Causal Inference 2: Difference in Differences

In the previous post we explored the fixed effects approach to causal inference. Here we discuss the difference in differences approach, which is less widely applicable, but can make a stronger claim as to uncovering a cause. We first give some context of the study we replicate, then explain what the method is about and finally make some reservations about how convincing it is.

New School Buildings

Erecting a new school building is the dream of many a principal. There may be many good reasons for it, of which ventilation is certainly one, as the pandemic has made clear. But is the improvement of student results one of them as well?

That is what Ryan Thombs and Allen Prindle set out to investigate with the help of data on new school buildings that got a LEED certification, meeting criteria related to sustainability, from the state of Ohio. If there is an effect of new a building on student performance, then these school buildings are good candidates for showing it, according to the authors, because they are supposed to enhance the welfare of its users.

The authors selected 46 schools that were built using the LEED standards in 2012 and matched each one to a similar school, based on whether they competed in the same sports event, the percentage of economically disadvantaged students as well as the ethnic composition of the students. We are not able to reproduce this matching, as the data set contains only the matched 46 couples (amounting to 92 schools in total). The authors claim that they are confident that the control group of schools did not erect new buildings in the meantime. There are no data on the age of the school buildings in the control group. Adjusting for this variable would make the outcome a lot more convinving.

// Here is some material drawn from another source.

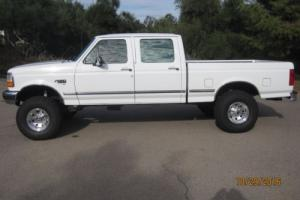 1997 Ford Other Pickups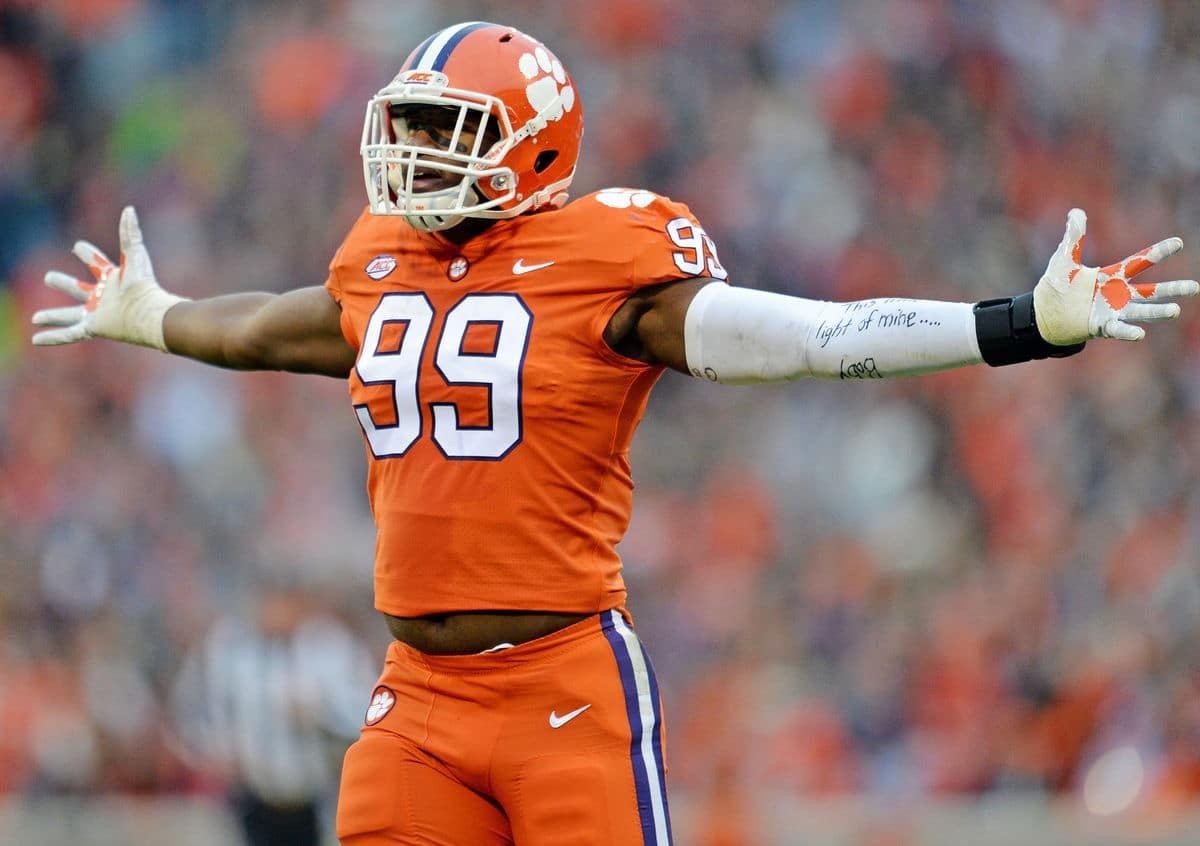 2019 NFL Mock Draft - Clelin Ferrell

The first school was opened under the LEED program in 2009. However, the authors went for 2012 as the treatment year, because that is when most LEED schools opened. Schools that opened in different years are unfortunately not in the data set.

The Data

In order to get a quick overview of panel data, we use the handy panelView package. This tells us immediately if the treatment was given at the same point in time.

library(tidyverse)
library(haven)
library(estimatr)
library(naniar)
library(panelView)
library(ggsci)

leed <- read_dta("C:/R/edu/LEED schools/LEED.dta") %>% 
  mutate(ln_SPI = log(SPI),
         ln_Female = log(Female),
         ln_PerPupilExpenditureClassroom = log(PerPupilExpenditureClassroom),
         ln_StudentsperTeacherFTEEnroll = log(StudentsperTeacherFTEEnroll),
         Post = LEED,
         Treat_time = LEED*Treatment)

plot1 <- panelView(ln_SPI ~ Treat_time + LEED + Treatment + ln_Female + ln_PerPupilExpenditureClassroom +           ln_StudentsperTeacherFTEEnroll, 
          data = leed, 
          index = c("school","Year"), 
          xlab = "Year", ylab = "School",
          pre.post=T) 
plot1 +
  scale_y_continuous(labels=NULL)
## Scale for 'y' is already present. Adding another scale for 'y', which will
## replace the existing scale.

We observe that this is indeed the case. All treatments are assigned in 2012. The picture also confirms that there are about as many control as treatment units.

Another useful feature of the package is that we get a feel for the development of the dependent variable over time for control and treatment groups.

plot2 <- panelView(ln_SPI ~ Treat_time + LEED + Treatment + ln_Female + ln_PerPupilExpenditureClassroom + 
          ln_StudentsperTeacherFTEEnroll, 
          data = leed, 
          index = c("School","Year"),
          type = "outcome", 
          main = "log of SPI and LEED", 
          ylim = c(3.75,4.75),
          xlab = "Year", ylab = "ln(SPI)",
          legend.labs = c("Control Schools","Treated Schools (before LEED)", "Treated Schools (after LEED)"),
          theme.bw = F) 
plot2 +
  scale_x_continuous(breaks = 2006:2015)

The variable LEED refers to the time periods before 2012 (0) and after (1), while Treatment refers to whether or not a school is in the group that would get a new building in 2012. The variable ln_SPI refers to the log of the mean student scores in a school. The authors decided to take the log of the scores, probably to improve the fit of the linear regression; we leave it that way here because it enhances the visibility of the plot. The plot is still a mess, because there is no clear improvement in scores for treated schools compared to the control group.

The natural next step is to take the average of each group before treatment and after treatment and to connect the averages of each group with a line segment. That way we get a much clearer picture. We do so by hand.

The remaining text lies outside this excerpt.